#### OBJECTIF
Reprenez le texte sur les tendances des cocktails et poursuivez-le à partir de sa dernière phrase.

#### SÉLECTION
====

L’Apérol spritz sombrera-t-il dans l’oubli? L’espresso martini est-il revenu pour rester? Et qu’en est-il du fameux sbagliato, qui a fait tant de vagues sur le web l’automne dernier? On a demandé à deux experts de nous éclairer sur les grands courants qui risquent de marquer la prochaine année.

Dans le coin gauche : Kate Boushel, directrice des bars et de l’éducation du groupe Barroco (Atwater Cocktail Club, Milky Way, Foiegwa). Dans le coin droit : Manu Ruiz, chef de bar au Rouge Gorge. 

Selon vous, quelles sont les grandes tendances du moment dans le monde des cocktails?

Kate : Le Québec est le plus grand consommateur de rhum au Canada. Avec la tendance à l’achat local, les gens ont acheté beaucoup de gins et de vodkas de distillateurs d’ici. Maintenant, ils vont recommencer à exploiter le rhum, surtout qu’on propose maintenant plusieurs options locales. Avec ça, on va voir revenir le daiquiri et le mojito.

Avec le retour des voyages, comme les Québécois aiment beaucoup aller dans le Sud, tout le monde a été au Mexique et a découvert ou redécouvert la tequila et le mezcal. C’est un savoir ancestral, je pense que c’est la raison pour laquelle les gens accordent autant d’importance aux rhums et aux produits d’agave. Ce sont parmi les plus anciens spiritueux, avec ceux d’Asie. Je vois déjà venir une belle montée des alcools asiatiques comme les sakés, les soju, les shōchū. C’est excellent en cocktails, j’adore ça! Mais ça, c’est pour 2024. 

Je pense qu’on va aussi voir les gens recommencer à se prendre moins au sérieux; jouer un peu plus à nouveau avec tout ce qui est frozen, slushy. On a besoin d’un peu de légèreté, dans la vie!

====

#### DONNÉES ENREGISTRÉES
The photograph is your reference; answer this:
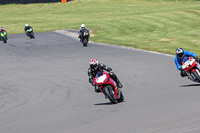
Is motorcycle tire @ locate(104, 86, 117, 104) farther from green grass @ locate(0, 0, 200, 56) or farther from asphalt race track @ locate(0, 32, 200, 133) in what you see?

====

#### RÉSULTAT DE L'EXERCICE
La tendance nolo [une combinaison des notions d’abstinence no alcohol et de modération low alcohol] prend aussi de l’ampleur. Tous nos menus ont des options sans alcool ou à faible taux d’alcool. C’est essentiel, la demande est à la hausse. On s’assure de toujours bien inclure tout le monde, surtout que pour certains, ce n’est pas un choix, mais un mode de vie, ou bien c’est pour des raisons culturelles. Avoir de belles options avec peu ou pas d’alcool permet aussi aux gens de découvrir leur créativité à la maison avec ces produits. 

Manu : Personnellement, je ne fais pas tant de recherches en fonction des tendances pour mes cartes, parce que ce qui donne de l’unicité à un établissement, c’est nos idées à nous. Mais les tendances étant ce qu’elles sont, elles s’installent parfois de façon un peu insidieuse, sans qu’on s’en rende compte.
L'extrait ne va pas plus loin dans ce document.